ARGUMENTS DE L'APPELANT :

[3] L'appelant a fait valoir qu'aucune date n'est fixée pour le dépôt du choix prévu à l'article 6 de la partie III de l'annexe V. L'avocat de l'appelant a comparé cela à plusieurs autres dispositions de la Loi relatives à des choix qui prévoient des dates précises applicables à leur dépôt. Il a mentionné en particulier les choix prévus au paragraphe 167(1) relatif à la fourniture des actifs d'une entreprise, au paragraphe 211(1) visant le choix visant l'immeuble d'un organisme de services publics, au paragraphe 225.1(1) qui traite d'une comptabilité simplifiée applicable aux organismes de bienfaisance et au paragraphe 225.2(1) qui traite des choix effectués par des institutions financières désignées particulières. L'avocat de l'appelant a aussi renvoyé à la formule TPS29 qui envisage le choix en litige, et il a souligné la présence d'un espace vierge pour la date de signature du choix et un autre espace pour sa date de prise d'effet. Il soutient, en s'appuyant principalement sur ce qui précède, que l'appelant avait le droit d'établir la date de prise d'effet du choix comme il l'a fait, à savoir le 11 novembre 1992.

ARGUMENTS DE L'INTIMÉE :

[4] L'intimée soutient que le libellé même de la disposition prévoyant le choix à faire indique que la prestation des services d'enseignement en question conserve la qualité de fourniture exonérée jusqu'à ce que le fournisseur procède au choix concerné. Il renvoie en particulier au libellé précis de l'article 6 de la partie III de l'annexe V, qui dit ceci :

... sauf si le fournisseur fait un choix en application du présent article, en la forme déterminée par le ministre et contenant les renseignements requis par celui-ci.

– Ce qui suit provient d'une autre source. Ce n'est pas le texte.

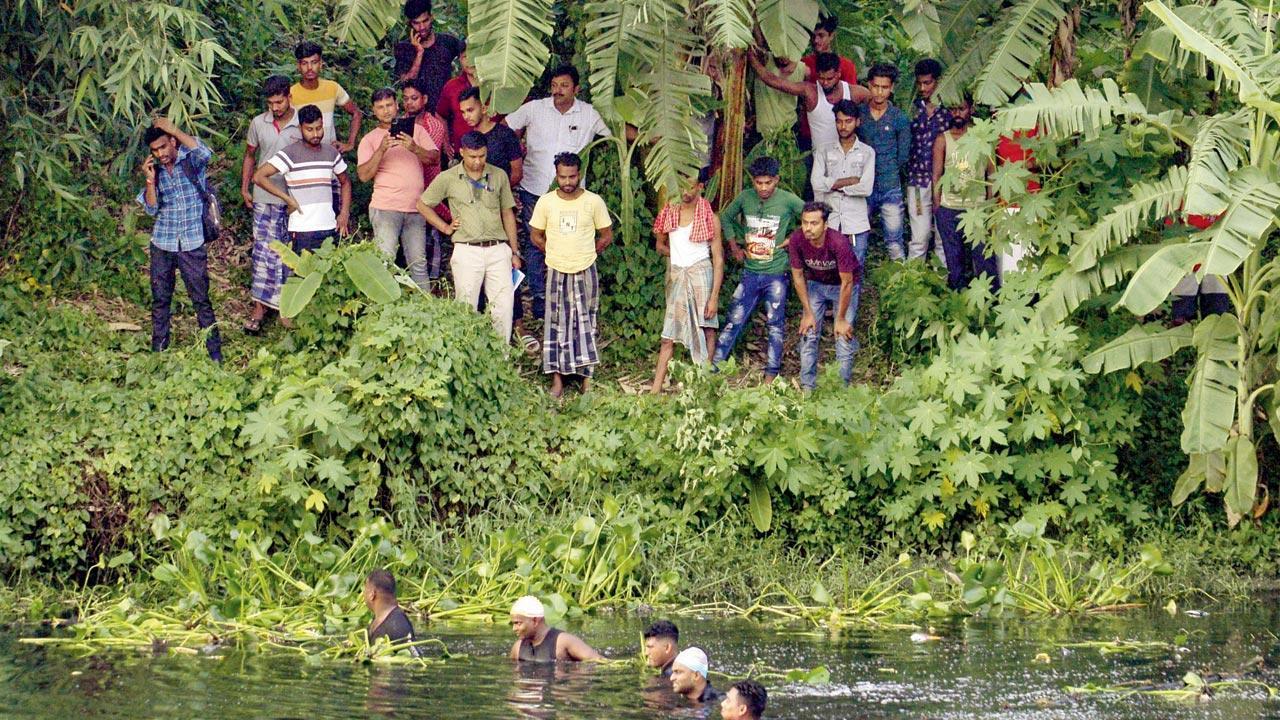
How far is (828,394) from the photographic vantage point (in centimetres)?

En d'autres termes, la transformation des fournitures exonérées en fournitures taxables offrant l'avantage consécutif de permettre de réclamer des crédits de taxe sur intrants entiers prend seulement effet après que le fournisseur a procédé au choix. Il a renvoyé à l'arrêt Her Majesty the Queen v. Miller [1993] 1 C.T.C. 269 (C.A.F.), dans lequel la Cour d'appel fédérale a déclaré ce qui suit à la page 271 :

L'intention du Parlement était claire : le contribuable avait le droit d'effectuer un choix en fonction des circonstances, que lui seul pouvait connaître, qui existaient au moment où il a produit sa déclaration. La Loi ne prévoyait pas le choix effectué sur le fondement de nouvelles circonstances découlant d'une cotisation ou d'une nouvelle cotisation.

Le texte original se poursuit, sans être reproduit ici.